At times I couldn’t tell which audience the book was meant for, but I did find many gems throughout, such as:

“Life hurts. Tragically, spiritual malpractice rubs the sore, increasing the pain. Bad religion is not just wrong thinking isolated in an individual. Its effect is more like the multicar pileups that occur in foggy, mountainous driving conditions. The fog of bad religion causes heartache and suffering to reverberate in every direction. The throbbing in one’s soul is life altering.”

This book hopes to enable us to “gain a fresh hearing from Jesus” despite church malpractice that so abounds, helping the reader “rescue the reputation of Jesus from the rubble of bad religion,” while “revealing His aims” for human life as He intended it.

The author expresses rightly that “Saying to victims of church abuse ‘not all Christians are bad’ is re-wounding. It dismisses their specific experience in a deluge of well-meaning but defensive statistics.”

One thing that stood out oddly to me was the defining of “repent” in Chapter 5 only as “rethinking all of life.” While this fits well within the definition of the word, it lacks clarity by not including a mention of turning from sin to God’s ways.

Chapter 5’s explanation of various parables was insightful and inspiring, especially the Parable of the Wheat and Weeds in light of evil and the problem of pain.

Some things I also appreciated:

“We either use Jesus for our purposes or we find purpose as we follow Jesus into the story of God.”

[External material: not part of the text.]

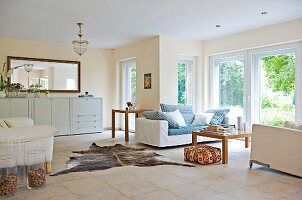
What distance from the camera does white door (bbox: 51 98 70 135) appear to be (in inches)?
280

“We want God to judge and stop the evil that appears in the news, but we are protective of our own thoughts, words, and deeds, and don’t with the same urgency ask God to intervene in our hearts.”

“No one, not even the one most understandably cynical about church, is excluded from the love and embrace of the God revealed in Jesus. Neither are occasional sinners, the barely religious, or those fleeing the church. The church can rest in God’s longing, searching embrace of the Good Shepherd—and a core aspect of that rest is ceasing judgmentalism and adopting welcoming love.”

Thank you to IVP for sending this book for an honest review. All opinions are my own.